Computational Issues in Time-Inconsistent Planning
Tang, Pingzhong (Tsinghua University) | Teng, Yifeng (University of Wisconsin-Madison) | Wang, Zihe (Shanghai University of Finance and Economics) | Xiao, Shenke (Tsinghua University) | Xu, Yichong (Carnegie Mellon University)
Time-inconsistency refers to a paradox in decision making where agents exhibit inconsistent behaviors over time. Examples are procrastination where agents tend to postpone easy tasks, and abandonments where agents start a plan and quit in the middle.

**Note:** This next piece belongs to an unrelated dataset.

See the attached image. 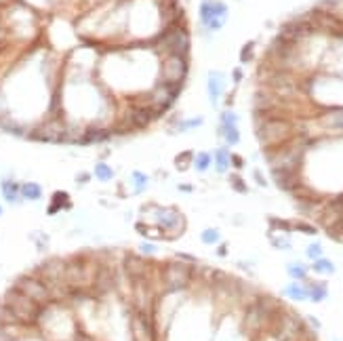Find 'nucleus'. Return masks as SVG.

To capture such behaviors and to quantify inefficiency caused by such behaviors, Kleinberg and Oren (2014) propose a graph model with a certain cost structure and initiate the study of several interesting computation problems: 1) cost ratio: the worst ratio between the actual cost of the agent and the optimal cost, over all the graph instances; 2) motivating subgraph: how to motivate the agent to reach the goal by deleting nodes and edges; 3) Intermediate rewards: how to incentivize agents to reach the goal by placing intermediate rewards. Kleinberg and Oren give partial answers to these questions, but the main problems are open. In this paper, we give answers to all three open problems. First, we show a tight upper bound of cost ratio for graphs, and confirm the conjecture by Kleinberg and Oren that Akerlof’s structure is indeed the worst case for cost ratio. Second, we prove that finding a motivating subgraph is NP-hard, showing that it is generally inefficient to motivate agents by deleting nodes and edges in the graph. Last but not least, we show that computing a strategy to place minimum amount of total reward is also NP-hard and we provide a 2n- approximation algorithm.